This is the second part of a 2-part blog series. Read the first part here

In the preceding blog, I explained the first steps and some basic principles of character design for games. With all that research and concepts done, we will now move on to the actual steps of drawing the character, picking the colours, and creating the character sheet for animation. 

Concepts and Poses

For Mighty Survivor Force, we had finalized that the main character that the player will play as first will be a male gunner. I had sketched various designs for him. I also tested their silhouettes and the one with the hat was the one which was the most unique among them.

Your first design does not always have to be the final one. You can keep exploring various visual directions and try minor iterations, like adding or moving around accessories. You do not have to think about colour at this stage. 

Concepts for the main character in the Mighty Survivor Force game
The level of detail your game character will have also depends on the type of game and where the players will play the game. Since our game was for mobile, I went for a more simplistic style so it could be easily seen on small mobile screens without looking too busy.

Once you’ve created some character concepts, pick one or two and start drawing them in different poses.

This will help to communicate the character's personality. You can focus more on the gestures at first instead of the details of the character. Draw poses the character would mostly use in the game. These will also help the 3D modeller and animator in the future.  A bubbly character full of energy will have large movements where they will move their arms far away from their body. A serious and reserved character will have small movements and might not swing their body around as much as the previous one.

Also, keep in mind the camera angle of the game. Since our game was a top-down shooter, I sketched the character at the same angle to see whether the design would look good and be identifiable. After the final design is approved, you can start picking the colours for the characters. You may have already tried some colours while making the concept, but it's time to pick the final colours.

Colour variations of the character concept

We chose the colour red because of a few reasons. Red usually denotes power, courage, strength and bravery. The powers in the game are mostly blue and purple, so red would be more contrasting.

Character Sheets/Turnarounds

Character sheets or turnarounds are 360-degree views of the character, representing the front, back, and side views to visualize how they will look from different angles. This will help you create more poses with consistent design and help the 3D modeller make a 3D model by placing this sheet as their reference.

While drawing the character sheet, use rulers and guides to create the different angles. The guidelines can be placed on the head, eyes, nose, belt and other body landmarks.

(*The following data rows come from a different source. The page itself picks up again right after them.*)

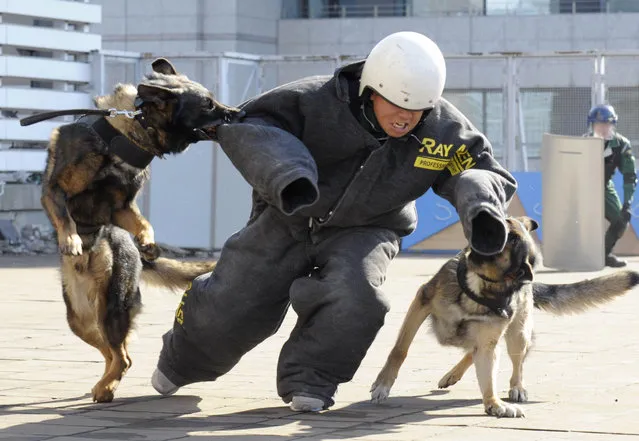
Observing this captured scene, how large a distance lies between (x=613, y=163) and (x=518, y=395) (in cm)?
1052

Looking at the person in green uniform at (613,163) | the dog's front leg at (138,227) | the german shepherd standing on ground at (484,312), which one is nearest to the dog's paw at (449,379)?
the german shepherd standing on ground at (484,312)

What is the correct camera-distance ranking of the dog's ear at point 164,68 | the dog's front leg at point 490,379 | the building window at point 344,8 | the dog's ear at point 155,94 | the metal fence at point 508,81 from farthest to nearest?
the building window at point 344,8 → the metal fence at point 508,81 → the dog's ear at point 164,68 → the dog's ear at point 155,94 → the dog's front leg at point 490,379

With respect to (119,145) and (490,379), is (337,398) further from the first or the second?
(119,145)

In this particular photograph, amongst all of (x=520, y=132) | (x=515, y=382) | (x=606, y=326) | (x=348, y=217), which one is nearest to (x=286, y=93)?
(x=348, y=217)

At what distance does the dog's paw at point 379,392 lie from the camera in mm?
6500

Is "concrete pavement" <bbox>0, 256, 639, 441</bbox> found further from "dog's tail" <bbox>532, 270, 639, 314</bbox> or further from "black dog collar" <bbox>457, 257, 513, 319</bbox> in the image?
"black dog collar" <bbox>457, 257, 513, 319</bbox>

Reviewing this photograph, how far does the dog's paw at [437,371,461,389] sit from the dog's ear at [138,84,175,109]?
2.04 metres

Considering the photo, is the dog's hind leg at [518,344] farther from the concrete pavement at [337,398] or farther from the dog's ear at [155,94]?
the dog's ear at [155,94]

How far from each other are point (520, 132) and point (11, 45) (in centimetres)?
719

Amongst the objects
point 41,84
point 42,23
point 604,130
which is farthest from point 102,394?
point 42,23

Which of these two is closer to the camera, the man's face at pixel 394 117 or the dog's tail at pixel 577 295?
the man's face at pixel 394 117

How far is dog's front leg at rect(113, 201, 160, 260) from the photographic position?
22.6ft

When making this sheet, you do not have to think about the character’s personality and pose. Simply draw the character in a straight standing position with their hands beside them.

You can draw them in a T-pose, where the hands are raised perpendicular to the rest of their body, or in an A-pose, where the hands are only raised slightly (see the image below, for example). After you’ve made the character's front view, you can follow these lines to create the side view.

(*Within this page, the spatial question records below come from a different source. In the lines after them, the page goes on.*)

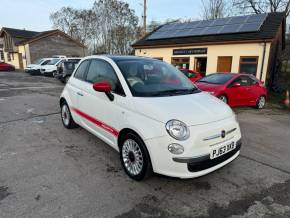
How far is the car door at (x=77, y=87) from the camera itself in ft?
14.7

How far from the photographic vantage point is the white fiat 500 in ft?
8.82

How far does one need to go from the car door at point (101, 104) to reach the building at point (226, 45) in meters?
12.1

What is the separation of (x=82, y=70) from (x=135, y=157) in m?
2.40

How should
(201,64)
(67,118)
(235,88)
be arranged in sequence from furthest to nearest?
(201,64)
(235,88)
(67,118)

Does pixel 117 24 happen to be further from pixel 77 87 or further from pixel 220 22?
pixel 77 87

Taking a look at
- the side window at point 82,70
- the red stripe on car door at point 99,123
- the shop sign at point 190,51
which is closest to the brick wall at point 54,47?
the shop sign at point 190,51

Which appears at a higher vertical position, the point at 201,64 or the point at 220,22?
the point at 220,22

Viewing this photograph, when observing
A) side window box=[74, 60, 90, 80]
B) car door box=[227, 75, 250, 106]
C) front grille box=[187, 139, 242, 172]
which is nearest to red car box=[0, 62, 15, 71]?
side window box=[74, 60, 90, 80]

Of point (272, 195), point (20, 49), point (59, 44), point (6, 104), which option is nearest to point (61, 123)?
point (6, 104)

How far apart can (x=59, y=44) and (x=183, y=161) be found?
34482mm

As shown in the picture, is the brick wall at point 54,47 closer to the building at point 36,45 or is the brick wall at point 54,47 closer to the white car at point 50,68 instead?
the building at point 36,45

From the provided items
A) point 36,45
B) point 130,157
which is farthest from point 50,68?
point 130,157

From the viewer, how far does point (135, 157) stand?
3.12 meters

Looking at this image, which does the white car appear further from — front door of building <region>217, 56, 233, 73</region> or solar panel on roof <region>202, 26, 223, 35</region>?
front door of building <region>217, 56, 233, 73</region>
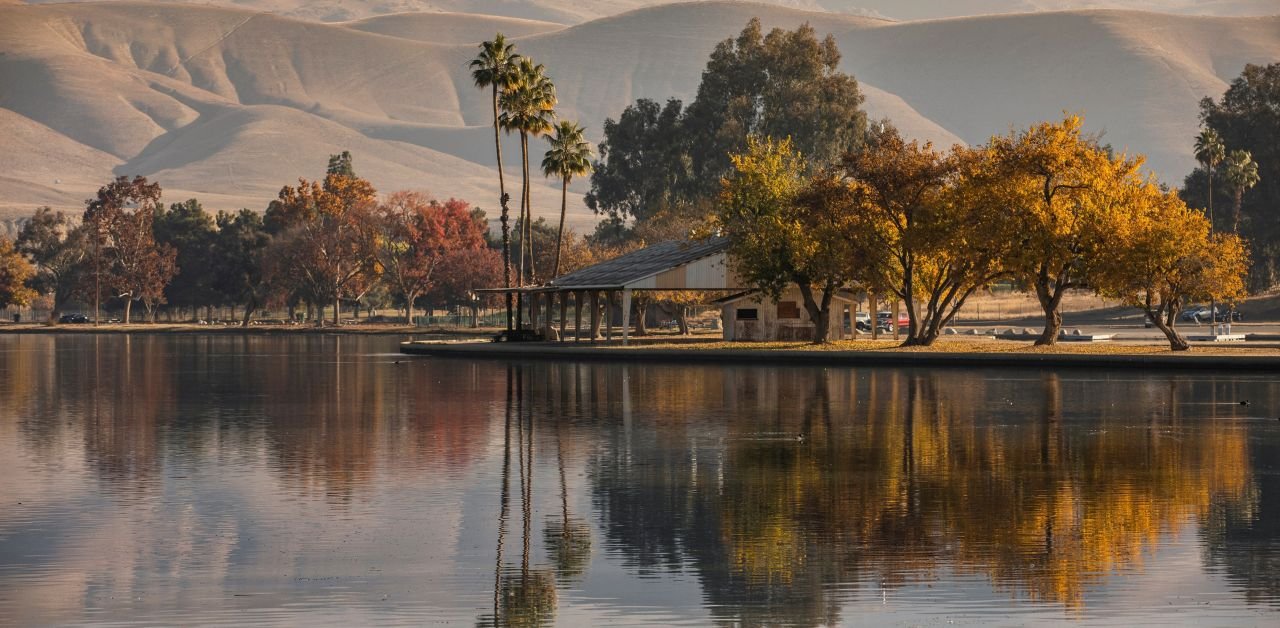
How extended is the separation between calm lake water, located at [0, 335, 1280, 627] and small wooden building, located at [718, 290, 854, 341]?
148ft

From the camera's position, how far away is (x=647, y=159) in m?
140

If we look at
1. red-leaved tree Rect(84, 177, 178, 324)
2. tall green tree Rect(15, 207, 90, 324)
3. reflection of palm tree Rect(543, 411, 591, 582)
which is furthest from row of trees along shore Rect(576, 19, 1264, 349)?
tall green tree Rect(15, 207, 90, 324)

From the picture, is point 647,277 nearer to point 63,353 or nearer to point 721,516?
point 63,353

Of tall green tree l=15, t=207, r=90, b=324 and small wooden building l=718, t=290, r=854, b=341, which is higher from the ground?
tall green tree l=15, t=207, r=90, b=324

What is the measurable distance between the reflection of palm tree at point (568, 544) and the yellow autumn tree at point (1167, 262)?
49527mm

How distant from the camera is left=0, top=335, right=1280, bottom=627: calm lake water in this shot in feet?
46.4

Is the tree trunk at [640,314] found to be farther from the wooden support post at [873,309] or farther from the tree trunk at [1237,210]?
the tree trunk at [1237,210]

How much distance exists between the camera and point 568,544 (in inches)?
679

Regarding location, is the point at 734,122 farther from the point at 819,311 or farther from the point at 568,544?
the point at 568,544

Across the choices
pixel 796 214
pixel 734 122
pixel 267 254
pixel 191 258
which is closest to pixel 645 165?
pixel 734 122

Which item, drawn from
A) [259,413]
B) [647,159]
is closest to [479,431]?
[259,413]

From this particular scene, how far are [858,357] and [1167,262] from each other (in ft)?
40.7

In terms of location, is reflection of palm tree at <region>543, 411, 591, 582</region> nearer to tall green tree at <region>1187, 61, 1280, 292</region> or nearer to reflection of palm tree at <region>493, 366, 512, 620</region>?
reflection of palm tree at <region>493, 366, 512, 620</region>

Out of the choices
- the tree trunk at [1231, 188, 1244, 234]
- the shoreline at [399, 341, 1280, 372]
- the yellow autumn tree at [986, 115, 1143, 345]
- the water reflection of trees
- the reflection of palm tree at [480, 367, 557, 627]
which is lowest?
the reflection of palm tree at [480, 367, 557, 627]
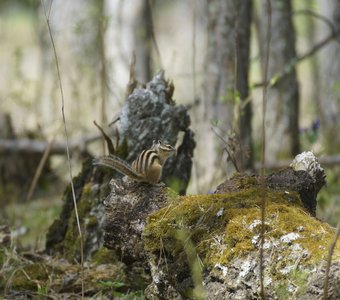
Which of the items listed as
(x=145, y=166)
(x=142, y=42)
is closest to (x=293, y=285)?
(x=145, y=166)

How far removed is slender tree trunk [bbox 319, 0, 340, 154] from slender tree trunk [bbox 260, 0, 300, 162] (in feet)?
1.48

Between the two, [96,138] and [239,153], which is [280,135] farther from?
[239,153]

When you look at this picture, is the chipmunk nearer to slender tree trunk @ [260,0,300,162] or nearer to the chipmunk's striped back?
the chipmunk's striped back

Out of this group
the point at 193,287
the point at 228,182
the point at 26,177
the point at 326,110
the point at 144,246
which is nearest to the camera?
the point at 193,287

Character sheet/turnaround for Mighty Survivor Force game

If you’re using digital software, you can make the next steps easier. Duplicate the front view, decrease the opacity and cut the drawing in half. You can draw the side view on top of this on another layer. Similarly, for the back view, duplicate the front view, flip it, delete the details inside the body, and draw the details that will be on the back of the character.

You do not need to make the hands in the side view. This will just be an obstruction, and this angle of the hands will not be useful for the modelling process. You can draw the hands separately in the side view showing the palm's top or back to guide the modeler about how the hands will look. 

After you've made the character sheet and concepts, drawing the character in different poses for splash screen illustrations and other illustrations will be easier. This will also help other artists draw the character for other illustrations.

Creating characters for mobile games is a bit tricky. Understanding the audience, prioritizing visual clarity, and readability will help you to create good character designs. Ensure your characters are easily recognizable and distinguishable, even on small screens. Overly complex designs might look cool on big-screen monitors, but they will feel overwhelming and busy on mobile screens.

I have described the basic thought and work process for designing a game character for mobile games. For writing the story for these characters, you can check out the Character for Video Games series by Jyohomson Dawadi. 

Thank you so much reading this series. Hope you will be able to create game characters with the help of this article.